Bad Hair Day

Or maybe it’s the baby keeping me up from 3 to 6 am this morning that was showing on my face when I went to the store.

The clerk asked if George was my grandson.

Since I was purchasing certain necessary supplies which I would not require if I were incapable of having children, this comment put me in a foul mood.

Last month, but at a different time of the month when I wasn’t quite so grumpy, a different clerk at a different store saw I was accompanied by George and by my brother Glenn, who has Downs Syndrome.

“Are you running some kind of daycare?” she asked.

I really didn’t know where she was going with that, but I cheerily responded that George was my son.  But then she wondered about Glenn.

“He’s my brother,” I explained.

It’s weird enough to go out with a brood of kids and have people ask if they’re all yours, as if normal people invite all the neighborhood children to go shopping for fun.  But then to assume that the middle-aged woman with a baby and a handicapped adult runs a mixed-needs daycare…and takes her clients out shopping…for fun…

Last month, when I told my sister about that incident, I admitted that I really was old enough to be George’s grandmother.

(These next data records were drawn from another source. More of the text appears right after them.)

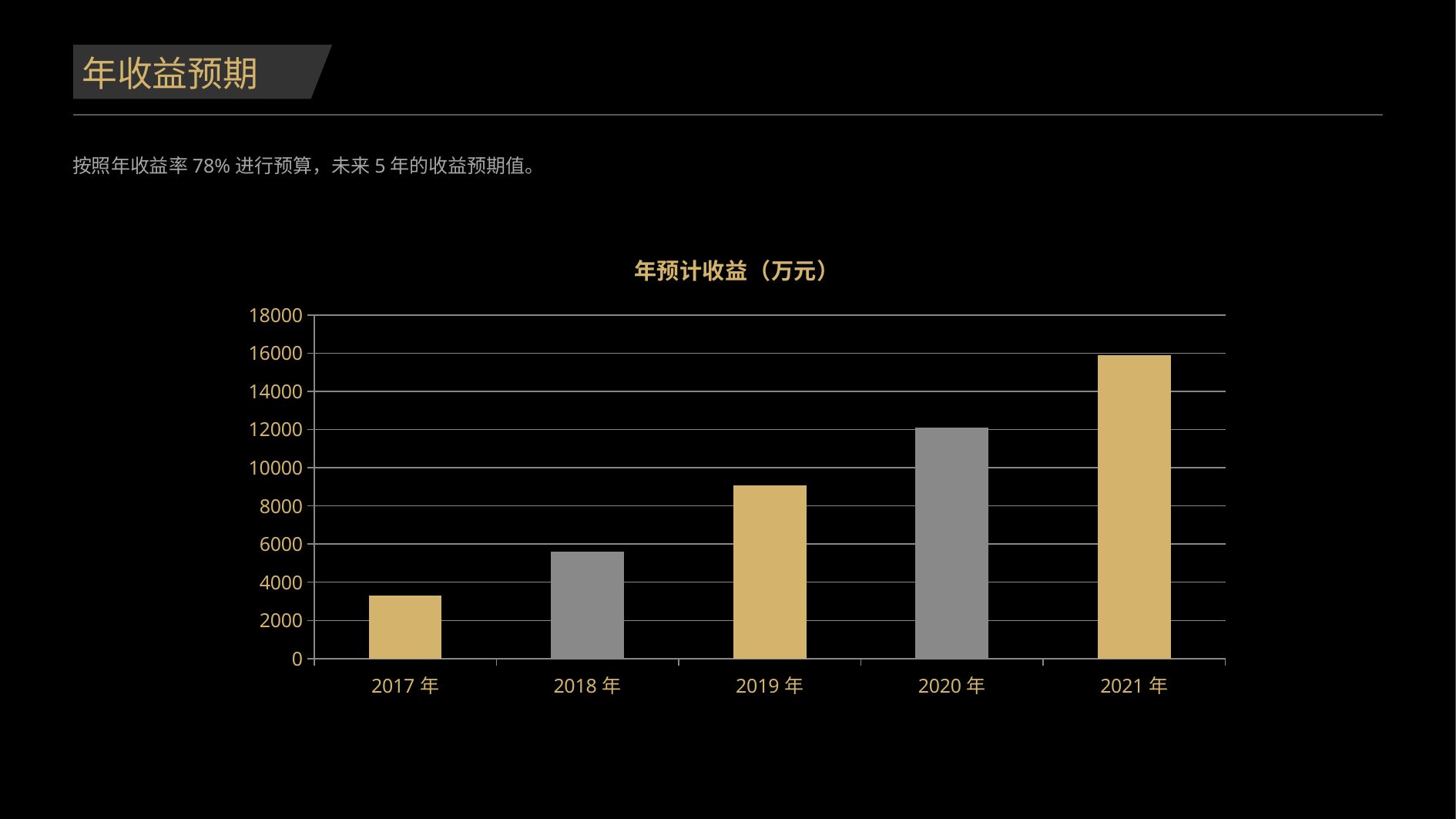
Is the value for 2017 年 greater or less than 4000? less Which is larger, the value for 2019 年 or the value for 2020 年? 2020 年 Is the value for 2019 年 greater or less than 8000? greater Is the value for 2021 年 greater or less than 14000? greater Do the values rise or fall from 2017 年 to 2021 年? rise How many years are plotted on the chart? 5 What is the title of the chart? 年预计收益（万元） Which year has the lowest projected annual income? 2017 年 What kind of chart is shown on the slide? bar chart Which year has the highest projected annual income? 2021 年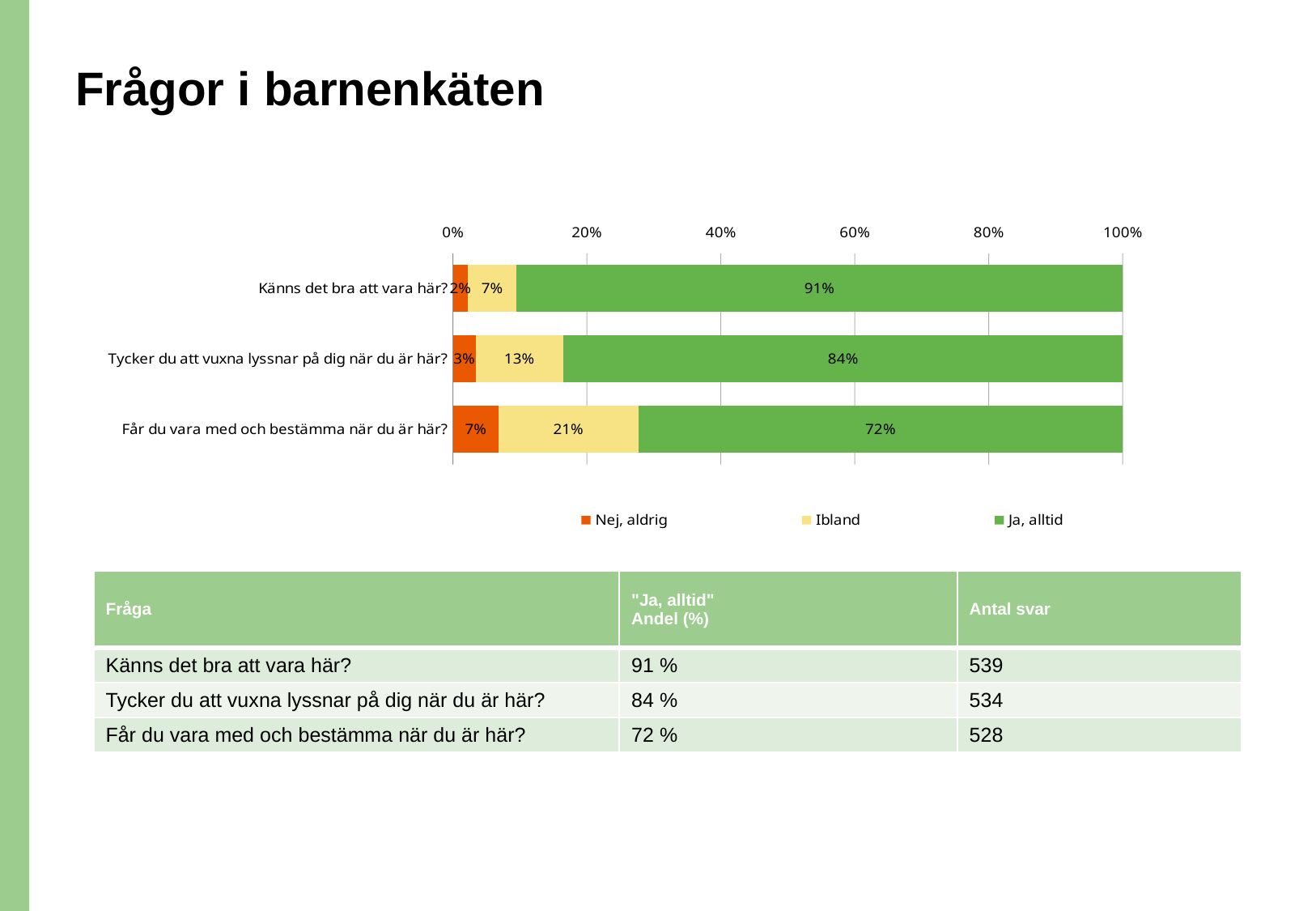
What is the "Nej, aldrig" value for "Får du vara med och bestämma när du är här?"? 7% What kind of chart is shown on the slide? Stacked bar chart How many series does the legend list? 3 What is the "Ibland" value for "Tycker du att vuxna lyssnar på dig när du är här?"? 13% What is the total of the stacked bar for "Tycker du att vuxna lyssnar på dig när du är här?"? 100% Which question has the highest "Ja, alltid" share? Känns det bra att vara här? Which series is shown in green in the chart? Ja, alltid Which question has the lowest "Ja, alltid" share? Får du vara med och bestämma när du är här? Which is larger: the "Ibland" value for "Får du vara med och bestämma när du är här?" or for "Tycker du att vuxna lyssnar på dig när du är här?"? Får du vara med och bestämma när du är här? How many questions (categories) are shown in the chart? 3 What is the "Ja, alltid" value for "Känns det bra att vara här?"? 91% What is the difference between the "Ja, alltid" values for "Känns det bra att vara här?" and "Får du vara med och bestämma när du är här?"? 19%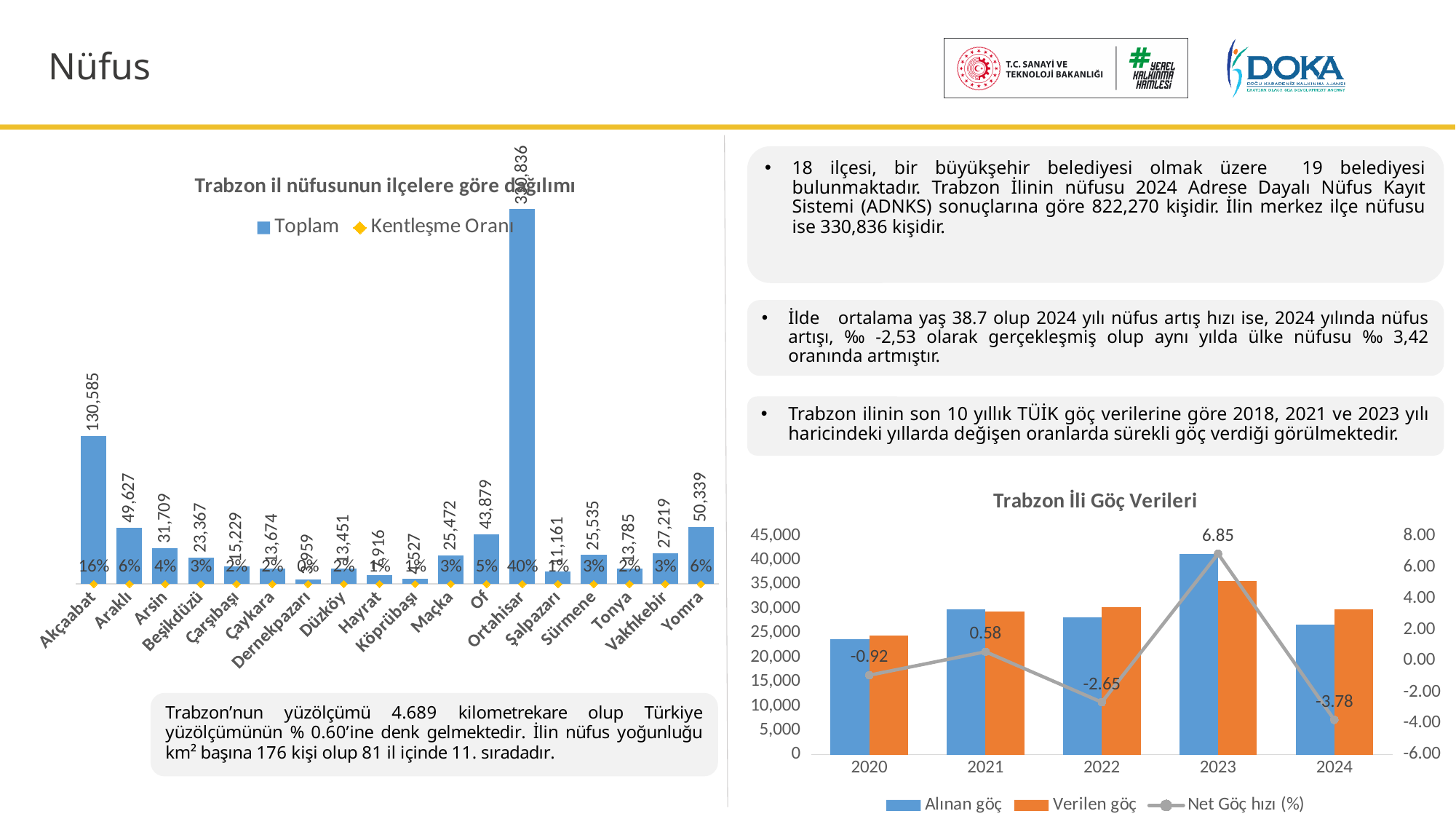
In the chart 'Trabzon İli Göç Verileri', is the Alınan göç value for 2020 greater or less than 25,000? less In the chart 'Trabzon İli Göç Verileri', what is the Net Göç hızı (%) value for 2023? 6.85 In the chart 'Trabzon il nüfusunun ilçelere göre dağılımı', what is the difference between the Toplam values of Yomra and Araklı? 712 How many districts are shown in the chart 'Trabzon il nüfusunun ilçelere göre dağılımı'? 18 In the chart 'Trabzon il nüfusunun ilçelere göre dağılımı', which district has the lowest Toplam value? Dernekpazarı In the chart 'Trabzon il nüfusunun ilçelere göre dağılımı', which district has the highest Toplam value? Ortahisar In the chart 'Trabzon İli Göç Verileri', what is the difference between the Net Göç hızı (%) values for 2021 and 2020? 1.50 In the chart 'Trabzon il nüfusunun ilçelere göre dağılımı', what is the Toplam value for Akçaabat? 130,585 In the chart 'Trabzon İli Göç Verileri', which year has the lowest Net Göç hızı (%)? 2024 In the chart 'Trabzon il nüfusunun ilçelere göre dağılımı', what is the Kentleşme Oranı for Ortahisar? 40% How many series does the legend of the chart 'Trabzon İli Göç Verileri' list? 3 In the chart 'Trabzon il nüfusunun ilçelere göre dağılımı', which has a larger Toplam value, Of or Arsin? Of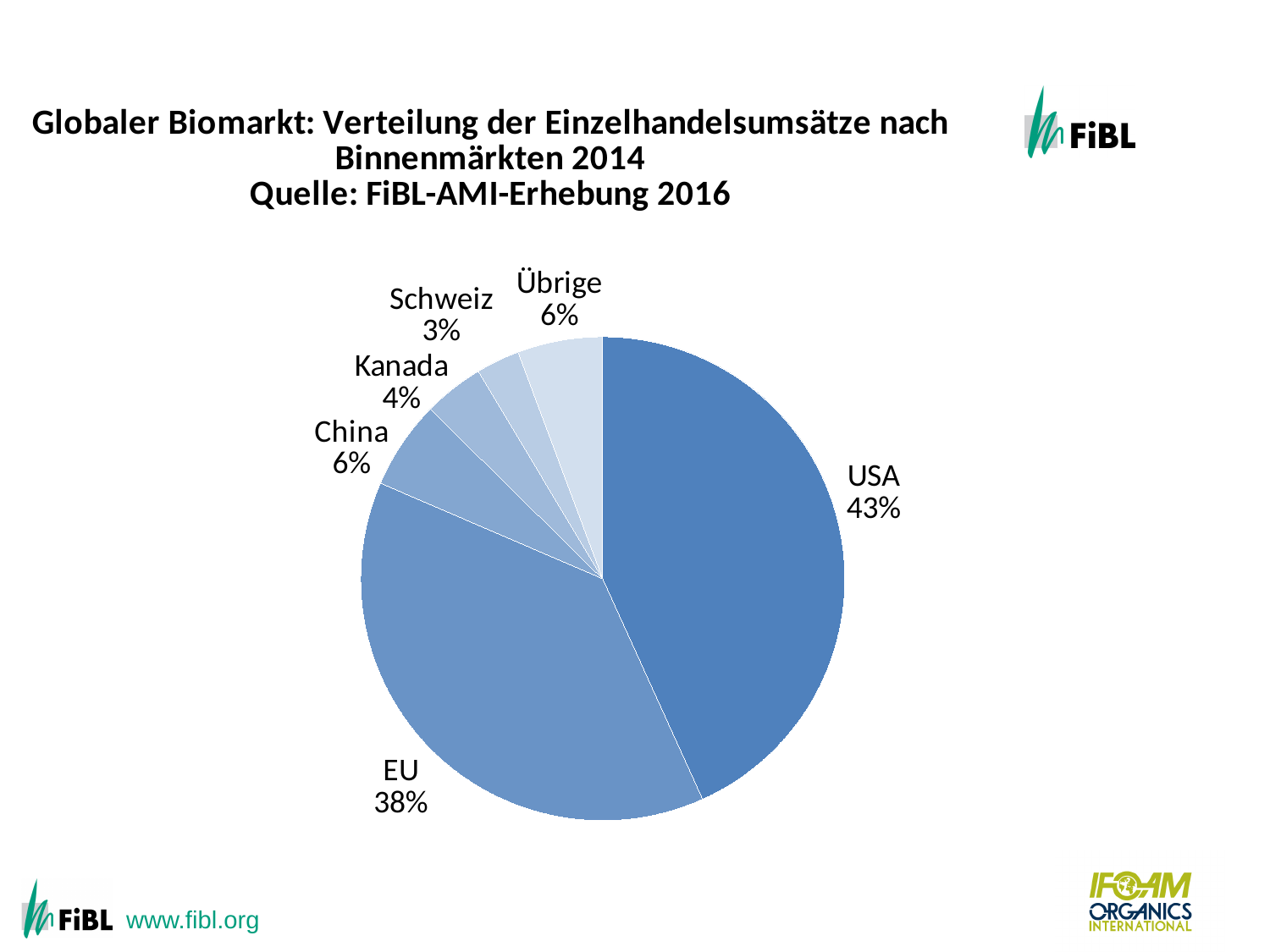
What share of the pie does the USA hold? 43% What kind of chart is shown on the slide? Pie chart What is the value shown for the EU? 38% Which is larger, the share for Kanada or the share for Schweiz? Kanada Which category has the largest slice of the pie? USA How many slices does the pie chart have? 6 What is the value shown for Kanada? 4% What is the difference between the USA share and the EU share? 5% What is the value shown for Schweiz? 3% What is the value shown for China? 6% What source is cited in the chart title? FiBL-AMI-Erhebung 2016 Which category has the smallest slice of the pie? Schweiz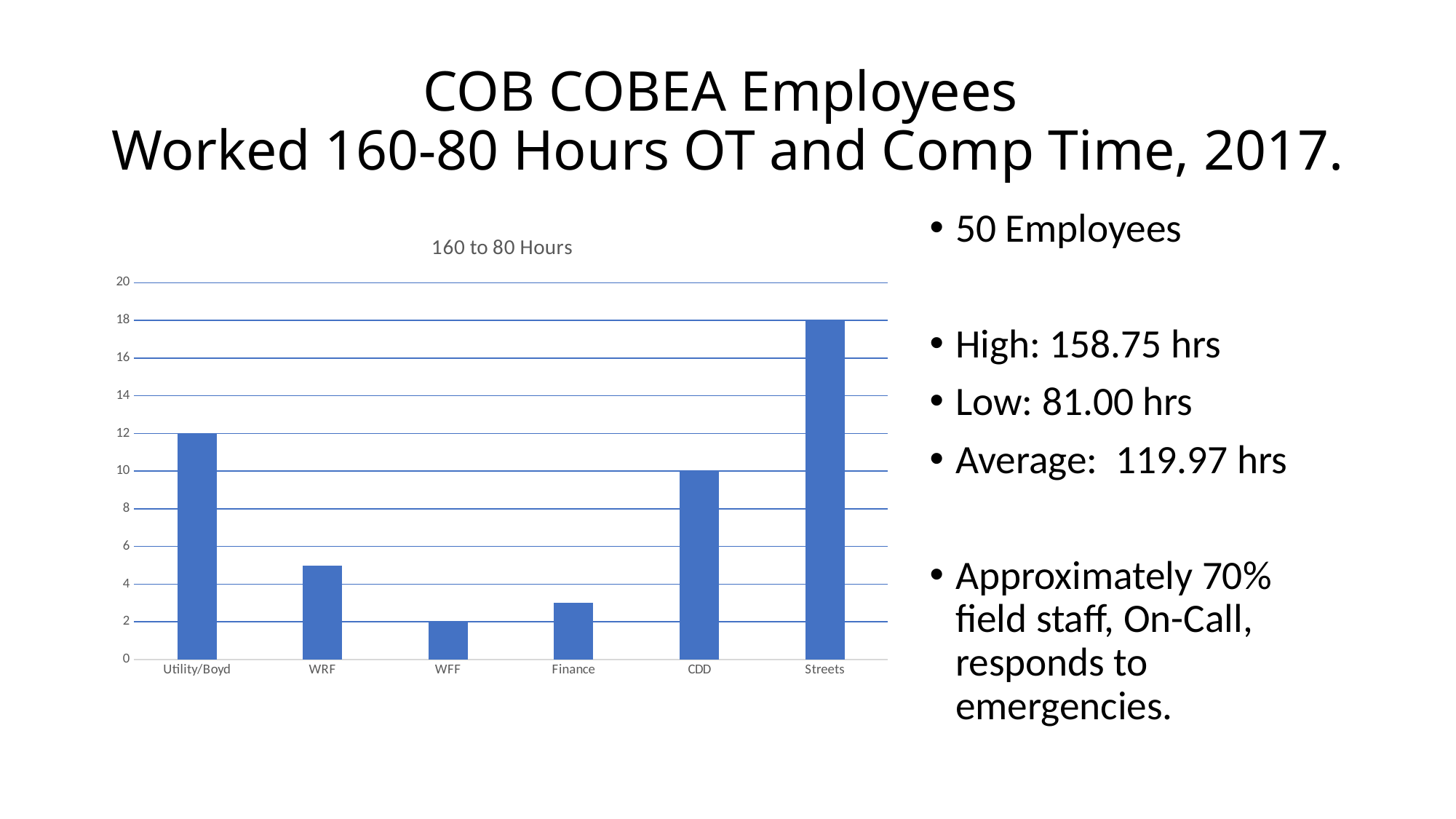
What is the difference between the values for Streets and Utility/Boyd? 6 How many categories are shown on the x axis of the chart? 6 Which category has the lowest value? WFF What type of chart is shown on the slide? bar chart What is the title of the chart? 160 to 80 Hours Which category has the highest value? Streets What is the value for CDD? 10 Is the value for WRF greater or less than 4? greater What is the value for Utility/Boyd? 12 What is the value for Streets? 18 Which is larger, the value for CDD or the value for WRF? CDD What is the value for WFF? 2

“In Georgia, maybe!” she said.  “Maybe Florida!”

But I am, even if she doesn’t want to admit it.  And most of the time I’m okay with that.

But do the store clerks have to point it out?

The clerk last month was old enough to be my mother.  The clerk today was young enough to be my daughter…if I had children when I was 17.

I must end this rant with a penance.  The last time I went to confession, I said that I had a bad habit of being very annoyed with other people, especially people who behaved badly.  I might even sometimes think I’m better than they are, at least in a particular regard.  He suggested that if I felt that way, it was because they were doing things that somebody else had taught me were wrong, and that I should turn it into gratitude to whomever it was that taught me better.

Mom, Dad, I’ve been thinking lots of good thoughts about you in the last few weeks!

At some point, my parents must have explained that the older a woman gets, the less she wants that age acknowledged.  I remember working at a fast food restaurant as a teen.  They had a “Golden Arches Club” for people over a certain age to get discounted coffee or drinks.  One time, a woman who was obviously old enough, requested the discount, and I coyly carded her, much to her delight.  That reinforced for me just how easy it is to make someone feel good.

Maybe today, a young woman learned the opposite lesson, and maybe she will apply that lesson to making people a tiny bit happier.

4 thoughts on “Bad Hair Day

  1. That’s like when I repeatedly get asked if I qualify for the senior discount at Kroger. While I will GLADLY take advantage of that 10% off on Wednesdays when the time comes, I’ve got a few years left at the regular price, thank you very much.

  2. With my hair color, I get that all the time, and Faith is eleven! I think people are just too nosy to know each others business these days!

    Like Kris, I often get asked if I have a Golden Buckeye Card. It’s for 60-year-olds and I’m 51! I know my hair is silver, but I hope I don’t look 60!

    • No, you don’t look 60, even with the silver hair. I don’t have silver hair – yet. Kris has dark hair. I told my husband I was going to stop wearing it back in a sloppy bun. But I can’t get into coloring it.

      • I started graying very young — like late 20s. I colored until, what was it, five years ago? I wish I had never started, even if it meant being totally silver at 40.